■ **SET EXERCISE**
Can you copy out all of the records below word for word, leaving out the pictures?

[Records on spatial positioning]
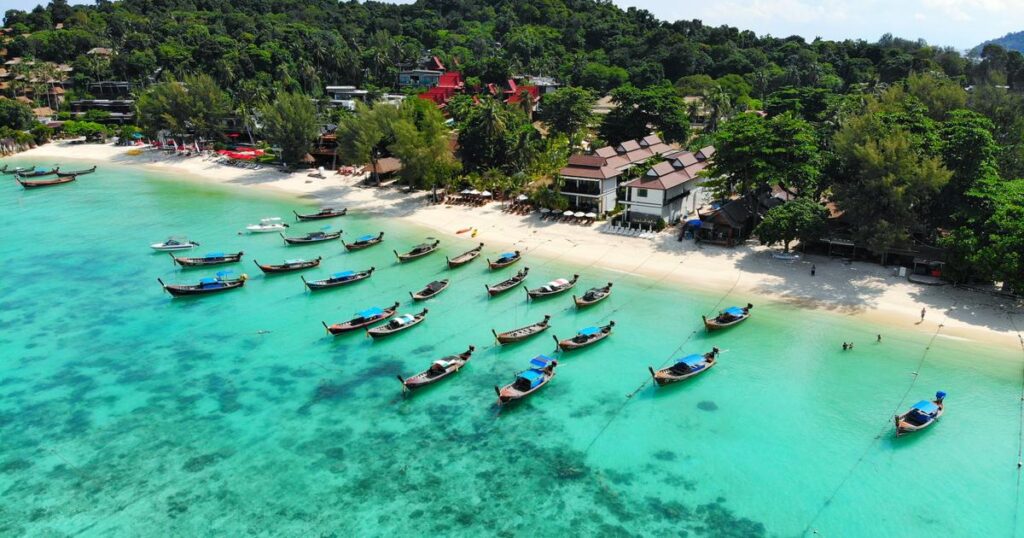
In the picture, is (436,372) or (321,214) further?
(321,214)

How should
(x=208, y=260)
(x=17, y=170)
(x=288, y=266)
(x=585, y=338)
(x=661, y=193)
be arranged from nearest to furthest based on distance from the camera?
(x=585, y=338)
(x=288, y=266)
(x=208, y=260)
(x=661, y=193)
(x=17, y=170)

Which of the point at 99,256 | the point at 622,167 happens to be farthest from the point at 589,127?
the point at 99,256

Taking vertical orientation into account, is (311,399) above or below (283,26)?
below

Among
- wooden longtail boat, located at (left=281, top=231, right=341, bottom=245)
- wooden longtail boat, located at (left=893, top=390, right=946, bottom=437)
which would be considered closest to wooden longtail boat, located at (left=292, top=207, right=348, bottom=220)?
wooden longtail boat, located at (left=281, top=231, right=341, bottom=245)

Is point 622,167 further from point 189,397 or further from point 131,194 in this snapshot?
point 131,194

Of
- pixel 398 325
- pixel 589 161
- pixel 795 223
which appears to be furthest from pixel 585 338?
pixel 589 161

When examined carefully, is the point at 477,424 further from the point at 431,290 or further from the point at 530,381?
the point at 431,290

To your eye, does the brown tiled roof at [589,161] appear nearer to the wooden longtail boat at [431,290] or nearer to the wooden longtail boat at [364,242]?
the wooden longtail boat at [364,242]

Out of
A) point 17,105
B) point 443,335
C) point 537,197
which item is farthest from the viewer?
point 17,105
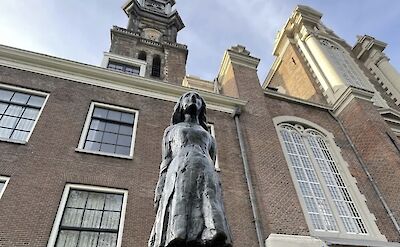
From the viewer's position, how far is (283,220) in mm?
8883

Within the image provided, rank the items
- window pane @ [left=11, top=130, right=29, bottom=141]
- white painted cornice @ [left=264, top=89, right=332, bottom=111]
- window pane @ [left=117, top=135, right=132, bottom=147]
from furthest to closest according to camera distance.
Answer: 1. white painted cornice @ [left=264, top=89, right=332, bottom=111]
2. window pane @ [left=117, top=135, right=132, bottom=147]
3. window pane @ [left=11, top=130, right=29, bottom=141]

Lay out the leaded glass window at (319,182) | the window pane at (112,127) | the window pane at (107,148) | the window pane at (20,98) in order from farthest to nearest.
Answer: the leaded glass window at (319,182) < the window pane at (112,127) < the window pane at (20,98) < the window pane at (107,148)

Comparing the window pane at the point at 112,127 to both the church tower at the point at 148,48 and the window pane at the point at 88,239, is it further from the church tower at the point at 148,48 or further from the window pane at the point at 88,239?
the church tower at the point at 148,48

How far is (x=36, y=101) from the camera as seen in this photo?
9664 millimetres

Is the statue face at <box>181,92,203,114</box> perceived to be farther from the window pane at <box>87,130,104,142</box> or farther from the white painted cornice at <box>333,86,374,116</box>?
the white painted cornice at <box>333,86,374,116</box>

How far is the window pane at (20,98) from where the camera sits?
949 cm

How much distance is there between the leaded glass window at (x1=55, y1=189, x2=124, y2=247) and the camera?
7062mm

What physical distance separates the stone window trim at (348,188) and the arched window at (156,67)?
1072 centimetres

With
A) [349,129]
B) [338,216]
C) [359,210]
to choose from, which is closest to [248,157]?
[338,216]

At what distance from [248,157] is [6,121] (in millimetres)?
7868

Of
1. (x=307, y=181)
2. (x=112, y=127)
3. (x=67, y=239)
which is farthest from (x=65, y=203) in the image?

■ **ANSWER TO THIS TASK**
In the picture, is (436,372) or (321,214) further?
(321,214)

How should
(x=208, y=260)
(x=17, y=170)
(x=288, y=266)
(x=585, y=338)
(x=661, y=193)
be arranged from nearest to furthest based on distance from the camera?
(x=585, y=338)
(x=288, y=266)
(x=208, y=260)
(x=661, y=193)
(x=17, y=170)

Which of the point at 99,256 | the point at 622,167 happens to be farthest from the point at 589,127?
the point at 99,256

Taking vertical orientation into account, is (311,399) above or below (283,26)?
below

Among
- wooden longtail boat, located at (left=281, top=231, right=341, bottom=245)
- wooden longtail boat, located at (left=893, top=390, right=946, bottom=437)
which would be considered closest to wooden longtail boat, located at (left=292, top=207, right=348, bottom=220)?
wooden longtail boat, located at (left=281, top=231, right=341, bottom=245)

Is point 622,167 further from point 189,397 or further from point 131,194 in this snapshot?
point 131,194

Of
- pixel 398 325
- pixel 589 161
- pixel 795 223
which appears to be furthest from pixel 585 338?
pixel 589 161

When examined carefully, is the point at 477,424 further from the point at 431,290 or further from the point at 530,381?
the point at 431,290

To your eye, does the brown tiled roof at [589,161] appear nearer to the wooden longtail boat at [431,290] or nearer to the wooden longtail boat at [364,242]?
the wooden longtail boat at [364,242]

Out of
A) point 17,105
B) point 443,335
C) point 537,197
which item is farthest from the viewer?
point 17,105
From the viewer's position, how far is (283,220) in mm?
8883

Within the image provided, rank the items
- window pane @ [left=11, top=130, right=29, bottom=141]
- white painted cornice @ [left=264, top=89, right=332, bottom=111]
- window pane @ [left=117, top=135, right=132, bottom=147]
from furthest to closest according to camera distance.
Answer: 1. white painted cornice @ [left=264, top=89, right=332, bottom=111]
2. window pane @ [left=117, top=135, right=132, bottom=147]
3. window pane @ [left=11, top=130, right=29, bottom=141]

Lay out the leaded glass window at (319,182) | the window pane at (112,127) | the window pane at (107,148) | the window pane at (20,98) in order from farthest to nearest.
Answer: the leaded glass window at (319,182) < the window pane at (112,127) < the window pane at (20,98) < the window pane at (107,148)

Comparing the window pane at the point at 112,127 to both the church tower at the point at 148,48 and the window pane at the point at 88,239, is it further from the church tower at the point at 148,48 or further from the window pane at the point at 88,239?
the church tower at the point at 148,48

How far is (x=36, y=101) from the camera as seen in this photo?
9664 millimetres

Is the statue face at <box>181,92,203,114</box> perceived to be farther from the window pane at <box>87,130,104,142</box> or farther from the white painted cornice at <box>333,86,374,116</box>?
the white painted cornice at <box>333,86,374,116</box>

How far is the window pane at (20,98) from where the camera sits?
949 cm

How much distance is there between the leaded glass window at (x1=55, y1=189, x2=124, y2=247) and the camera?
7062mm

What physical distance separates the stone window trim at (348,188) and the arched window at (156,67)?
1072 centimetres

With
A) [349,129]
B) [338,216]
C) [359,210]
to choose from, which is closest to [248,157]?
[338,216]

At what distance from [248,157] is [6,121] (in millimetres)?
7868

Of
1. (x=307, y=181)
2. (x=112, y=127)
3. (x=67, y=239)
which is farthest from (x=65, y=203) in the image?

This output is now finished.